Avete riscontrato una patologica forma di coinvolgimento dei giovani, attraverso proposte di volontariato che occultano, di fatto, con il buon predicato della “socialità”, lavoro sottopagato o non pagato?

No.

La vera forza delle associazioni mafiose sta fuori dalle associazioni, ossia nel radicamento nel territorio, nel loro ruolo di collettore sociale, di pacificatore di controversie, di fornitore di servizi e soprattutto di lavoro. Quanto e come il contrasto ai fenomeni mafiosi, proprio nei patrimoni loro sottratti, può realizzarsi con il recupero del terreno anzitutto sociale e locale? E quale ruolo attivo i giovani possono assumere, per evitare di chiamarli solo a far numero nelle piazze nei giorni di memoria?

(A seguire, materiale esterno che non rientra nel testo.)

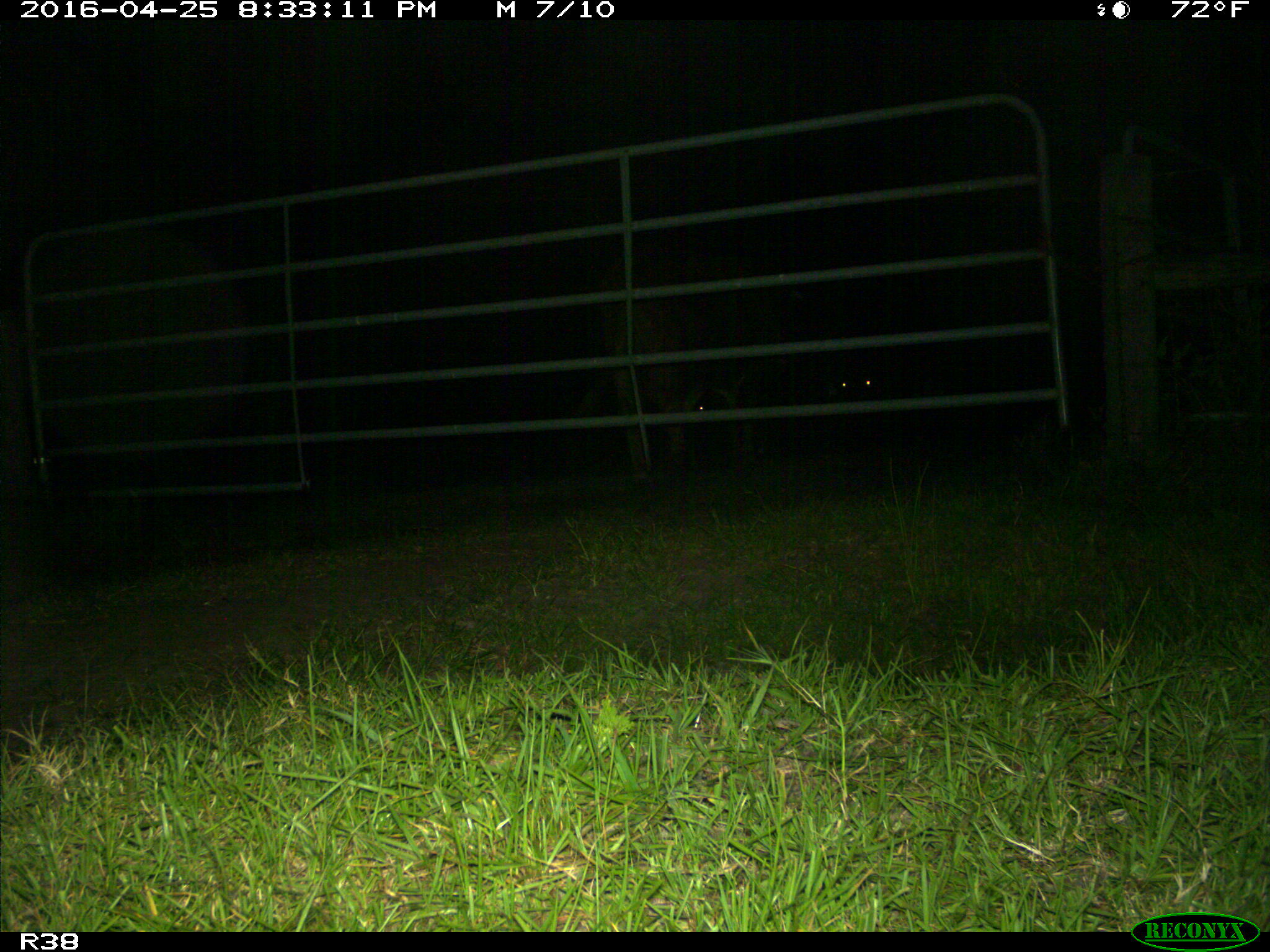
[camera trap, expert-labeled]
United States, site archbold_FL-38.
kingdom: Animalia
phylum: Chordata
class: Mammalia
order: Artiodactyla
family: Bovidae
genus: Bos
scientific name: Bos taurus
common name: domestic cow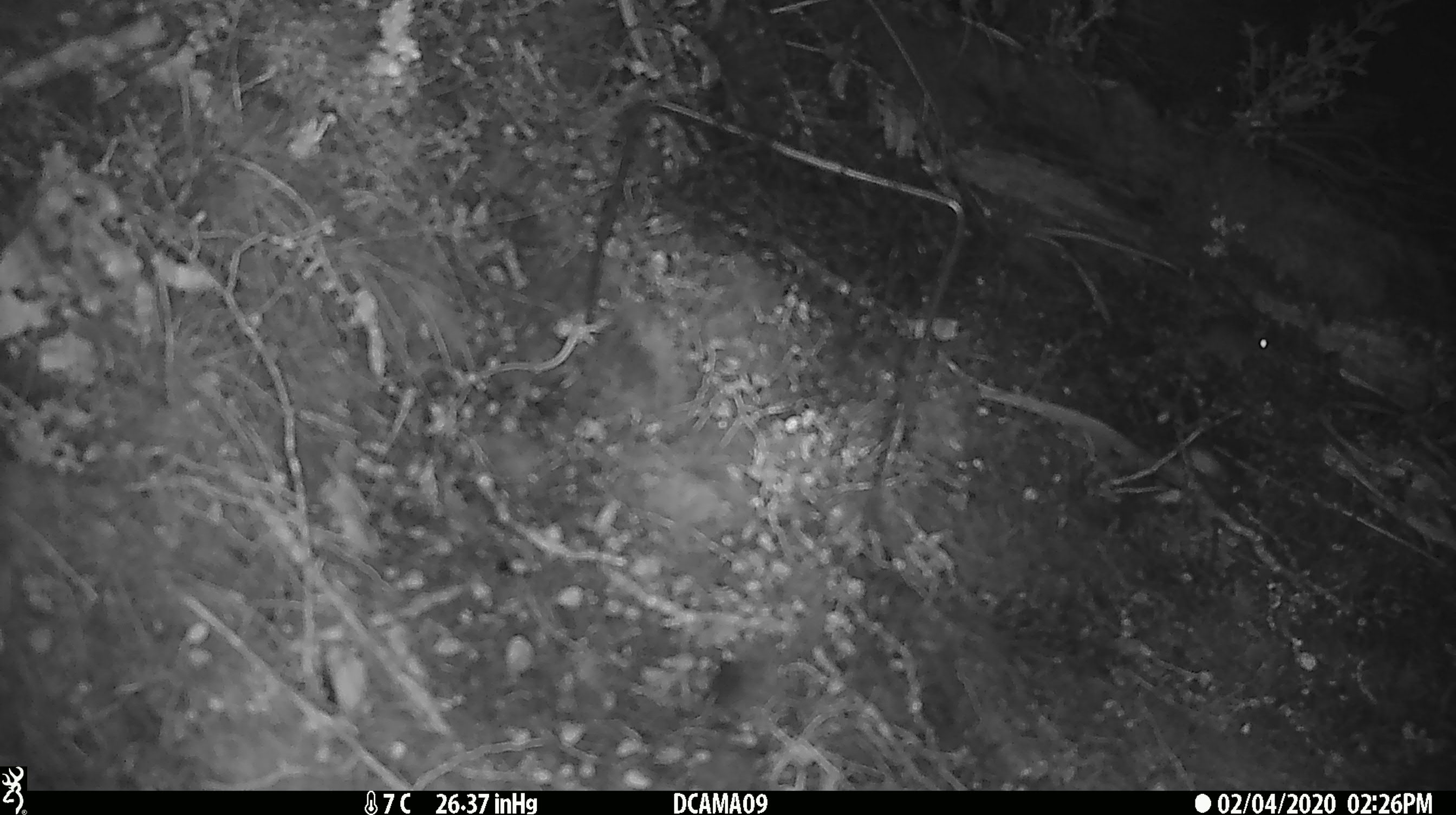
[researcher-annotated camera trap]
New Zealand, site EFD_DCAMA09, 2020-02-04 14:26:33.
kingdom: Animalia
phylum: Chordata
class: Mammalia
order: Rodentia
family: Muridae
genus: Mus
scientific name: Mus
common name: mouse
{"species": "mouse (Mus)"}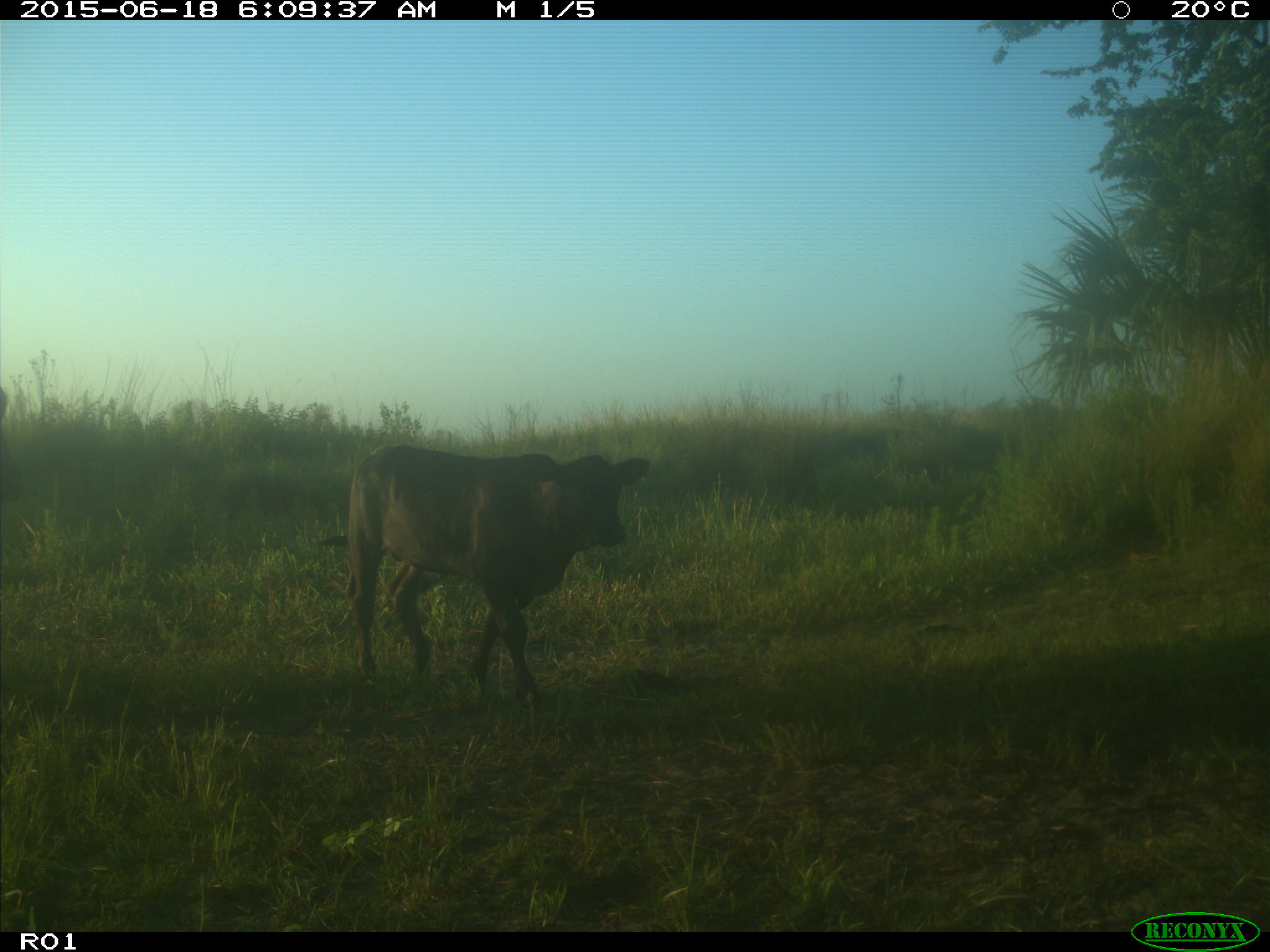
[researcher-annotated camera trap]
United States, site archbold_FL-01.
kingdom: Animalia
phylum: Chordata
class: Mammalia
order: Artiodactyla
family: Bovidae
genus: Bos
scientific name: Bos taurus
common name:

La diffusione di una imprenditorialità sociale basata sul riutilizzo dei beni confiscati può integrare efficacemente le politiche repressive e l’azione giudiziaria, intaccando quel consenso esterno in cui risiede la forza delle mafie, superando la cultura di disinteresse per i beni comuni e per i valori della convivenza civile sui quali prospera la criminalità organizzata. Alcuni primi passaggi in tal senso sembrano emergere in Campania, specialmente nell’area del casertano, dove il tessuto associativo e dell’economia sociale che lo sostiene rappresentano ad oggi un volano di azione per una riconversione del territorio. Qui il ruolo dell’associazionismo antimafia coinvolto nel riutilizzo dei beni confiscati sembra fungere da officina di infrastrutture sociali, capace di ingenerare beni relazionali, fiducia diffusa e tendenza alla cooperazione. L’antimafia civile può ingenerare un sentimento di disapprovazione diffusa per le logiche di collusione che caratterizzano il sistema relazionale entro cui si muovono i camorristi, delegittimando gli attori che colludono, tra cui imprenditori, rappresentanti delle pubbliche amministrazioni e della politica, professionisti.